P. -Su principal base electoral está entre los sectores más mayores de la sociedad, ¿es Rajoy un candidato atractivo para el voto joven?

R. -El presidente ha contestado esta pregunta a su manera, que es gallega, pero todo el mundo la ha entendido. Coincido con él en una cosa. Abrir ciertos debates antes de tiempo genera más dificultades que oportunidades. Es importante que cada debate vaya en su momento y es él el primero que lo tiene claro.

P. -¿La vuelta a la normalidad en Cataluña, además de  desbloquear los PGE, le iría bien al PP a efectos políticos?

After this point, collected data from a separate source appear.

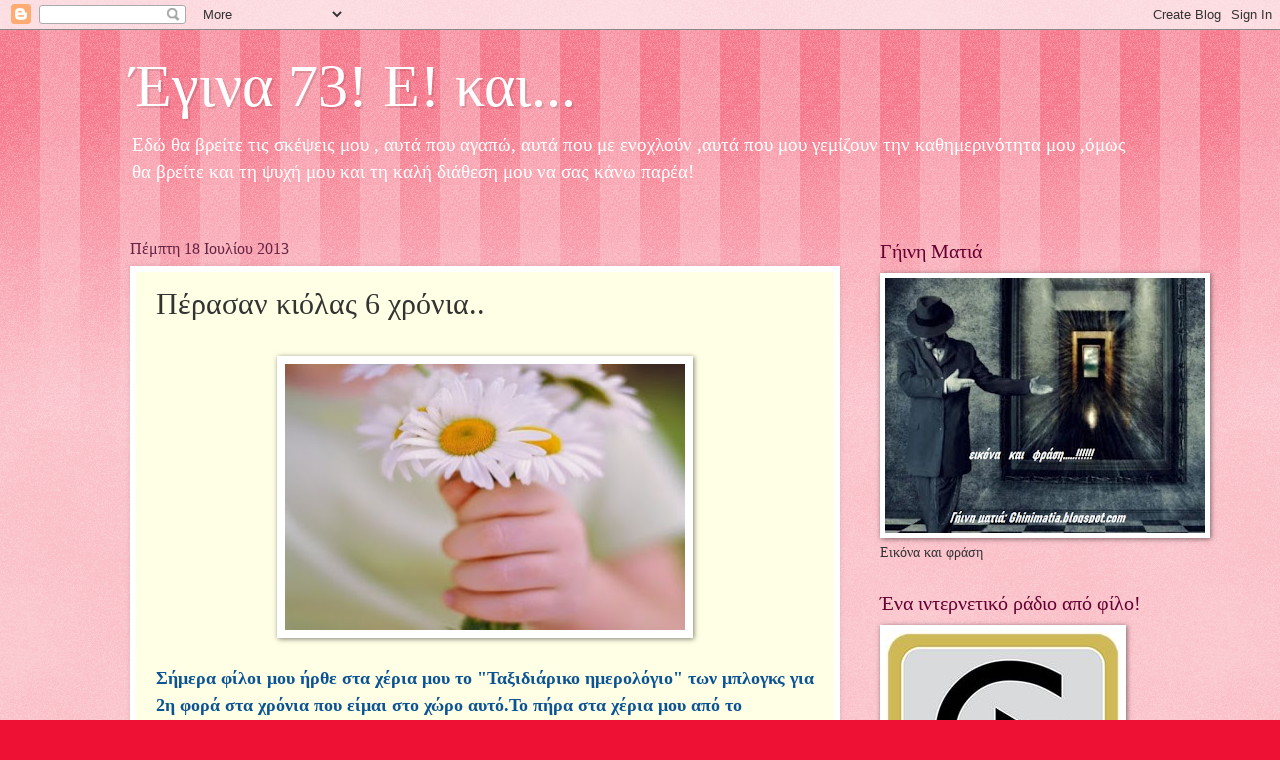

--- FILE ---
content_type: text/html; charset=UTF-8
request_url: https://aktida.blogspot.com/b/stats?style=BLACK_TRANSPARENT&timeRange=ALL_TIME&token=APq4FmCglgTD1T7zP-7Q2Ug0aDZaVwNBHQjQPLBQB1prMCwccayUUT9LVQ6pyiL7jXq8ARzmoxhYjtC5-NBUk8fy7tbFbf6oAw
body_size: -16
content:
{"total":3949854,"sparklineOptions":{"backgroundColor":{"fillOpacity":0.1,"fill":"#000000"},"series":[{"areaOpacity":0.3,"color":"#202020"}]},"sparklineData":[[0,21],[1,9],[2,5],[3,11],[4,22],[5,21],[6,20],[7,4],[8,7],[9,5],[10,5],[11,7],[12,5],[13,6],[14,4],[15,14],[16,56],[17,73],[18,100],[19,92],[20,67],[21,38],[22,31],[23,6],[24,14],[25,17],[26,26],[27,14],[28,25],[29,14]],"nextTickMs":900000}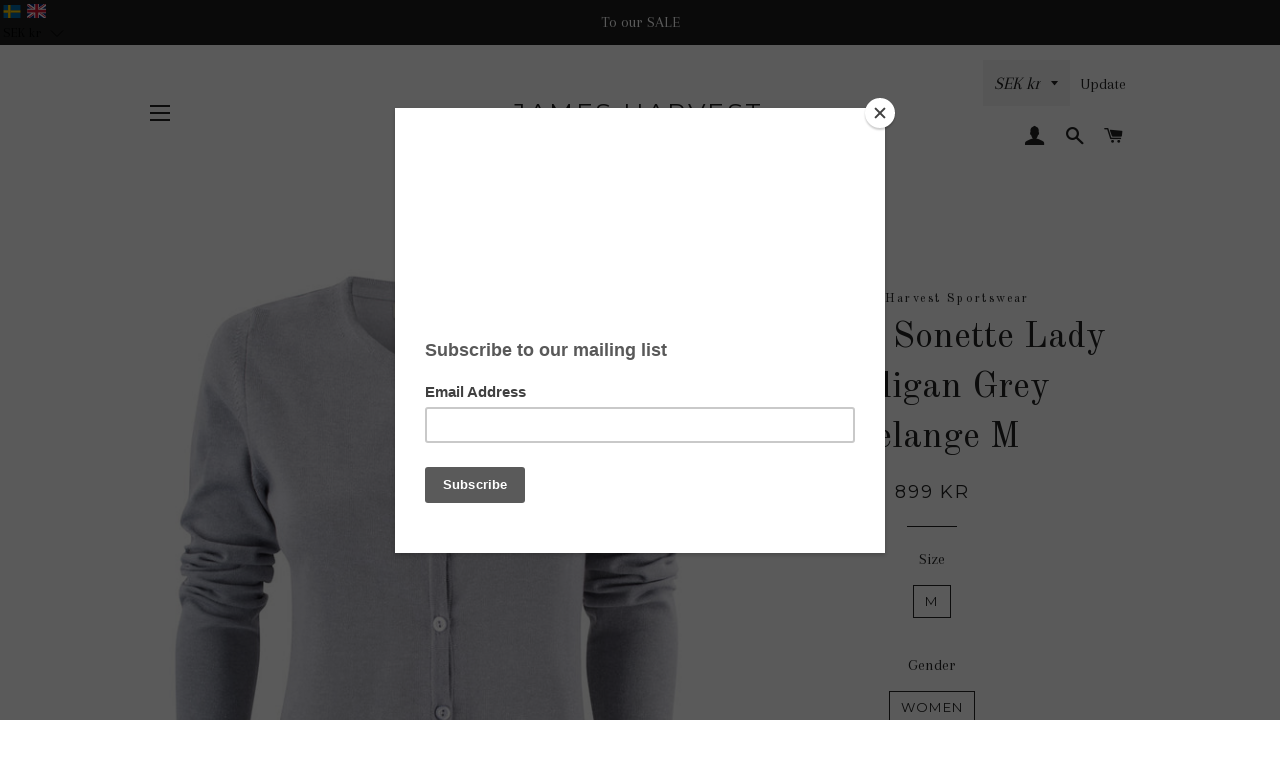

--- FILE ---
content_type: text/javascript; charset=utf-8
request_url: https://www.jamesharvest.com/en/cart/update.js
body_size: 507
content:
{"token":"hWN7sQSbyI3CVCNkxzzFTkjy?key=41018b0df27f5e0dc60f26267d2b398c","note":null,"attributes":{"language":"en"},"original_total_price":0,"total_price":0,"total_discount":0,"total_weight":0.0,"item_count":0,"items":[],"requires_shipping":false,"currency":"SEK","items_subtotal_price":0,"cart_level_discount_applications":[],"discount_codes":[],"items_changelog":{"added":[]}}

R. -Muchos ciudadanos respaldaron a Arrimadas, que es una muy buena candidata, por considerar que era voto útil. Pero lo que fue útil en Cataluña puede ser voto al PP en generales. De hecho, entre el 20-D de 2015 y el 26-J de 2016 hubo más de un millón de personas que fueron de Ciudadanos al PP. A un político no se le debe medir sólo  por la capacidad de ganar elecciones, sino de gobernar y hay una cierta incongruencia en la posición de Ciudadanos en Cataluña. Hace pocos meses Arrimadas anunció su pretensión de presentar una moción de censura contra Puigdemont, que tenía más escaños que ahora y ella menos. Por tanto, si consideraba importante hacer un debate para intentar cambiar el Gobierno ¿cómo es posible que ahora renuncie a hacer lo que quería hacer unos meses? Solo me cabe una explicación: Rivera no la deja porque no quiere arriesgarse, no quiere que la gestión en Cataluña les queme, les empañe las posibilidades electorales del conjunto de España y eso frustra las expectativas de muchos votantes.

Rivera no deja a Arrimadas que haga nada en Cataluña que pueda quemarles”

P. -Cambiando de tema ¿es necesario que hasta 4 ministros acudan a la procesión del Cristo de Mena?

R. -Respeto que en un Estado aconfesional como el nuestro cada uno tenga sus creencias o no las tenga. Si un ministro tiene una confesión religiosa y quiere acudir a un acto, no me parece mal. Lo que encuentro ridículo es ver a algunos líderes de la izquierda que cuando llega el Ramadán felicitan a toda la comunidad musulmana pero son incapaces de hacer un pequeño guiño a la comunidad católica.

P. -¿Se sabe “el novio de la muerte”?

R. -¿Perdón? Canto fatal desde los himnos militares hasta las canciones de Operación Triunfo. No, no me lo sé.